START Article

Re: BUG: workqueue lockup - SRCU schedules work on not-online CPUs during size transition
From: Vasily Gorbik
Date: Wed Apr 29 2026 - 13:51:33 EST
On Tue, Apr 14, 2026 at 12:24:12PM -0700, Paul E. McKenney wrote:
> On Thu, Apr 09, 2026 at 09:03:26PM -0700, Paul E. McKenney wrote:
> Please see below for the full patch, including refraining from queueing
> workqueue handlers on not-yet-online CPUs and diverting SRCU callbacks
> from not-yet-fully-online CPUs to the boot CPU's callback queue.
...

END Article
START Data entries

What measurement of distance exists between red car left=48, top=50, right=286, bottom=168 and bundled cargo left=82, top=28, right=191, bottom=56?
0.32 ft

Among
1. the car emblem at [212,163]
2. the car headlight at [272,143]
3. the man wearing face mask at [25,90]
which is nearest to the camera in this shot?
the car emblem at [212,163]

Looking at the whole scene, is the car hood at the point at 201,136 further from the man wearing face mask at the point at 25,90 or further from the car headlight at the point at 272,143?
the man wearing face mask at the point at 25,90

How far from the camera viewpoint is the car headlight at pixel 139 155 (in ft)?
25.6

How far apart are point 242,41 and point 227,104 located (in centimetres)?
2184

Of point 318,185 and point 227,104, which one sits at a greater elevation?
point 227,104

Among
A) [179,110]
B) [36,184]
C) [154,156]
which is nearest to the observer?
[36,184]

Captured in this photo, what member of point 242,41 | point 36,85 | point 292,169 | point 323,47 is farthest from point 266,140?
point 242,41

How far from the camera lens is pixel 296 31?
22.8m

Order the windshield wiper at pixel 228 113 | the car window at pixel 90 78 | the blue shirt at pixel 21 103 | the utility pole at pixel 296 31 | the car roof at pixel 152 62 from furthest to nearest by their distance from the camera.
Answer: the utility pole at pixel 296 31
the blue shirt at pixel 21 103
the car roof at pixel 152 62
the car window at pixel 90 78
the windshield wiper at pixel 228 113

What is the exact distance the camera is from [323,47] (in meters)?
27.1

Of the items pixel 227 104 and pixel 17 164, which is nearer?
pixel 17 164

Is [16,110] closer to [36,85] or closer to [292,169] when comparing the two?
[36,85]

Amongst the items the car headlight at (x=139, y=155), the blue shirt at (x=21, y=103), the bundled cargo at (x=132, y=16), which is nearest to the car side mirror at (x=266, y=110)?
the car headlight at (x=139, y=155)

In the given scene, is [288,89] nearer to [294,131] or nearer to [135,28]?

END Data entries

→ Given instruction 1
Count the lines in the records that contain the word "distance", and reply with the number alone.
→ Given instruction 2
Write a continuation of the mailing-list message about the SRCU workqueue lockup, picking up after its last line.

→ Expected output 1
3

→ Expected output 2
> commit ce533a60b2ef29a9b516cc717e77c6b679bc09c0
> Author: Paul E. McKenney <paulmck@xxxxxxxxxx>
> Date: Thu Apr 9 11:16:02 2026 -0700
>
> srcu: Don't queue workqueue handlers to never-online CPUs
>
> While an srcu_struct structure is in the midst of switching from CPU-0
> to all-CPUs state, it can attempt to invoke callbacks for CPUs that
> have never been online. Worse yet, it can attempt in invoke callbacks
> for CPUs that never will be online due to not being present in the
> cpu_possible_mask. This can cause hangs on s390, which is not set up to
> deal with workqueue handlers being scheduled on such CPUs. This commit
> therefore causes Tree SRCU to refrain from queueing workqueue handlers
> on CPUs that have not yet (and might never) come online.
>
> Because callbacks are not invoked on CPUs that have not been
> online, it is an error to invoke call_srcu(), synchronize_srcu(), or
> synchronize_srcu_expedited() on a CPU that is not yet fully online.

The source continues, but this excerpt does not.